Évalué à près de 4 milliards d’euros, en progression de plus de 10 % par an, d’après une étude du cabinet Xerfi publiée en mars, alors que le cabinet Solis, spécialisé dans le marketing et les « sondages ethniques », estime à 5,5 milliards le chiffre d’affaires 2010 du secteur,
le marché du halal est au centre d’un scandale relevé après la diffusion d’un reportage de la chaîne cryptée française « Canal+ ». Réalisé par Feurat Alani et Florent Chevollau, ce reportage de 52 minutes sur le business du halal et sa face cachée a déjà provoqué la réaction de la communauté musulmane en France et huit élus locaux musulmans ont demandé, lundi dernier, la mise en place d’une commission d’enquête parlementaire sur le marché du halal pour faire toute la lumière sur certaines pratiques commerciales qui « peuvent s’apparenter à de l’escroquerie publique, faute d’une législation claire et précise », selon un communiqué rendu public par ces derniers. Pourtant, ce dossier traité par « Canal+ » n’est pas nouveau puisqu’en juin dernier, Kamel Chibout, alors président de la fédération régionale Grand-Est de la Grande mosquée de Paris, la GMP, avait publiquement évoqué des « scandales liés au halal », lors d’une réunion à Lille. Une dénonciation qui lui a valu, selon Abdallah Zekri, membre du Conseil français du culte musulman, le CFCM, le dépôt d’une plainte de la part du partenaire de la GMP. Un partenaire mis en cause dans le documentaire, en même temps que les autres organismes certificateurs.

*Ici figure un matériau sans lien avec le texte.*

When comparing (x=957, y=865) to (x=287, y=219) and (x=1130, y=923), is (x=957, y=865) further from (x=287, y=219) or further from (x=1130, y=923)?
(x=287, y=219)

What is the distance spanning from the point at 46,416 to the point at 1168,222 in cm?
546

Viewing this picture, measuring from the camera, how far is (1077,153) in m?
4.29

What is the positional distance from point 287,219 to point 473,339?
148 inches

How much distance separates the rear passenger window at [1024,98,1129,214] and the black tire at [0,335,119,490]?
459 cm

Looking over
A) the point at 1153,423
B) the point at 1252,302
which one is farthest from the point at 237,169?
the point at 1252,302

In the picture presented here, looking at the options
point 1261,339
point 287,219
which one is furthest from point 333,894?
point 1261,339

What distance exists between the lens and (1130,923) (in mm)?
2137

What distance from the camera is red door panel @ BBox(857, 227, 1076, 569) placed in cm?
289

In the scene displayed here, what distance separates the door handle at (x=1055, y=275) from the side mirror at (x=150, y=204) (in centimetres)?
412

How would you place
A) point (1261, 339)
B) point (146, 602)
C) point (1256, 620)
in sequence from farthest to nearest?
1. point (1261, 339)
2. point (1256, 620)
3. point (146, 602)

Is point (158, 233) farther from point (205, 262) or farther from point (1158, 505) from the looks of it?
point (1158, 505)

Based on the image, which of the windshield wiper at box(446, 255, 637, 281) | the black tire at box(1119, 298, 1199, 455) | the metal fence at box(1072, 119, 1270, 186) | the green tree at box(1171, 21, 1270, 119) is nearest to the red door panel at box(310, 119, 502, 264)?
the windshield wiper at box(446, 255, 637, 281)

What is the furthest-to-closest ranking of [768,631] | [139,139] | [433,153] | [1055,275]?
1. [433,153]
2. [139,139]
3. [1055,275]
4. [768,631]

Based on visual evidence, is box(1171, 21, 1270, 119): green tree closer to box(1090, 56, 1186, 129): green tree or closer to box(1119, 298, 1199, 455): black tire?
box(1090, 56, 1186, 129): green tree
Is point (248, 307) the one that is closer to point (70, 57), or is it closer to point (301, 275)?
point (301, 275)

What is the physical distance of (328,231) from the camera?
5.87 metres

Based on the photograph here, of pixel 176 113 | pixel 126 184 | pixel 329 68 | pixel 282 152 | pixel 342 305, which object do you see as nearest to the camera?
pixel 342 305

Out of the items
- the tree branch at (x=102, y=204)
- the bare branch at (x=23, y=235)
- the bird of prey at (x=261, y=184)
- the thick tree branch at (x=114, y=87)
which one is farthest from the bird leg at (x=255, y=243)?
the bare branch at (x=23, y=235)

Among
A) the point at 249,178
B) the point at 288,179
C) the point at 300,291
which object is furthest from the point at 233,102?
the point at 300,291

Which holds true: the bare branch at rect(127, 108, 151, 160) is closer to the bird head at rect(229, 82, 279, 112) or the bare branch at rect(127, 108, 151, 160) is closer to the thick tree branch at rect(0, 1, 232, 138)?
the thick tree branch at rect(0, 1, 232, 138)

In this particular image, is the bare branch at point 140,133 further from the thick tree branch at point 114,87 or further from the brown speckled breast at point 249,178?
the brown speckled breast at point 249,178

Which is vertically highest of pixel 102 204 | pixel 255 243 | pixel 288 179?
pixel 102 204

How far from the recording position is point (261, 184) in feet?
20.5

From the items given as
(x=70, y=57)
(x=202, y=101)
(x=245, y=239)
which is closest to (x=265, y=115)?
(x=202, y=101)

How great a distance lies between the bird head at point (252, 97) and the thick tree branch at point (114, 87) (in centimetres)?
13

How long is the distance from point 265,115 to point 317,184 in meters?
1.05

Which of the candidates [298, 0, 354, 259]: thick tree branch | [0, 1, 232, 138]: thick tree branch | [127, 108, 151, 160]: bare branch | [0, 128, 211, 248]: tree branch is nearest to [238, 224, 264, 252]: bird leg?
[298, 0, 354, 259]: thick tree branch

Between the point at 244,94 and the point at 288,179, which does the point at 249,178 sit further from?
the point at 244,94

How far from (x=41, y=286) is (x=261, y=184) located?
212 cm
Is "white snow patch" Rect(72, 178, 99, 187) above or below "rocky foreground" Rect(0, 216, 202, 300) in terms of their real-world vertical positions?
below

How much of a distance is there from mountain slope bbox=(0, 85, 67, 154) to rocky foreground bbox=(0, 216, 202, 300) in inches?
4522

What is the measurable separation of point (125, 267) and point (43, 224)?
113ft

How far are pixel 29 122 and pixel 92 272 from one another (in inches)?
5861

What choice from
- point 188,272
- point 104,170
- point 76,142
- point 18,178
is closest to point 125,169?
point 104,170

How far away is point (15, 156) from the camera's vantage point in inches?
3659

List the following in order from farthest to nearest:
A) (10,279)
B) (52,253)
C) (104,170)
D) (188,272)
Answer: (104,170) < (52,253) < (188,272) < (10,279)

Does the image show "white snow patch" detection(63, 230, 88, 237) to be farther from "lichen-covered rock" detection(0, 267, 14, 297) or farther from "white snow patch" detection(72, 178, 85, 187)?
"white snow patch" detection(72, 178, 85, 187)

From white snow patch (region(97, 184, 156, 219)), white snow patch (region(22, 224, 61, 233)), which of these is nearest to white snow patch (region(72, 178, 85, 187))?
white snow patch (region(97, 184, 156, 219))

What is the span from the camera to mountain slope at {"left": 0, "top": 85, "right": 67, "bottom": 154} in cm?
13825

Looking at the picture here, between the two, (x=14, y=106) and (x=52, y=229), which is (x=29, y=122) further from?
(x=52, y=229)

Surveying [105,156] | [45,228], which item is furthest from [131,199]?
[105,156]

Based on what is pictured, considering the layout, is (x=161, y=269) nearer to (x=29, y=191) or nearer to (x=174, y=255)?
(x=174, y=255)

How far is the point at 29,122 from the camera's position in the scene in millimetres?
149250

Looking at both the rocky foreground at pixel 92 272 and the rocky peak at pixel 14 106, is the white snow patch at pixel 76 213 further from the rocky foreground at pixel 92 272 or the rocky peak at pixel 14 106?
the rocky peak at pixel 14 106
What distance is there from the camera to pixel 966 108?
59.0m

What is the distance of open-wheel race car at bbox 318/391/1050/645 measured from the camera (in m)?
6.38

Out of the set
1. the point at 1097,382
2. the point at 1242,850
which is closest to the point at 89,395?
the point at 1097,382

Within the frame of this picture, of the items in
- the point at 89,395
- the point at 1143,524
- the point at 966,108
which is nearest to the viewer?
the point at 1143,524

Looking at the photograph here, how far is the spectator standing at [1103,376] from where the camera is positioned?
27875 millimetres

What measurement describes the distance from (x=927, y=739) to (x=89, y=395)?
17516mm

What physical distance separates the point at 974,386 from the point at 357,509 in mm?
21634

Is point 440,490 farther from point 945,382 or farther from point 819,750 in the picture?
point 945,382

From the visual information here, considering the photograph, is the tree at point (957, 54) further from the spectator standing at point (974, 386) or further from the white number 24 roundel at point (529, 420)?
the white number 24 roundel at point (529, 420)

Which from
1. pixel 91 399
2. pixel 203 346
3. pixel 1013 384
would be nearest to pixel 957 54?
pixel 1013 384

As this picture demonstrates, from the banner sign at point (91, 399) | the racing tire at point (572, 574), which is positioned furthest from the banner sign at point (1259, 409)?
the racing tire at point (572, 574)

En février dernier, le même Kamel Chibout, natif de Jijel, avait appelé les trois grandes mosquées, celles de Paris, Évry et Lyon, à prendre en main cette question du halal en créant une commission nationale qui travaillerait sur sa certification du halal. C’est dire si le secret sur les dessous du marché halal n’en était déjà plus un. Des secrets ou plutôt des dessous dévoilés lors de ce reportage décortiqué par son réalisateur Feurat Alani lors d’une interview accordée à Al- Kanz, un site communautaire dédié aux consommateurs musulmans.
Ainsi, les musulmans français découvriront avec stupéfaction et indignation un véritable scandale lié au marché halal qui, de l’avis du réalisateur, engage la responsabilité de certains organismes de certification et à la malveillance, volontaire ou accidentelle de certains industriels qui se sont lancés dans le halal. « A vrai dire, il y a une véritable impunité dans le milieu du halal », assènera- t-il. Revenant sur l’historique du documentaire, diffusé dans sa première mouture de 26 minutes, le 11 octobre 2010, il dira qu’à la demande de la chaîne et devant les réactions suscitées, à la fois, au sein de la communauté musulmane de France et en même temps chez les non-musulmans, téléspectateurs de « Canal+ » ou acteurs du marché halal confondus, il a été décidé une nouvelle version du reportage en allant à la rencontre des consommateurs musulmans et de voir leurs réactions et/ou initiatives suite à la controverse que le sujet a suscité. A propos des difficultés rencontrées sur le terrain, il dira avoir recours à la caméra cachée pour obtenir des informations. Ce scandale risque de remettre en cause un label, longtemps garant d’une nourriture aux normes musulmanes en France et du coup semer le doute dans les produits déjà proposés ou achetés pour le ramadhan.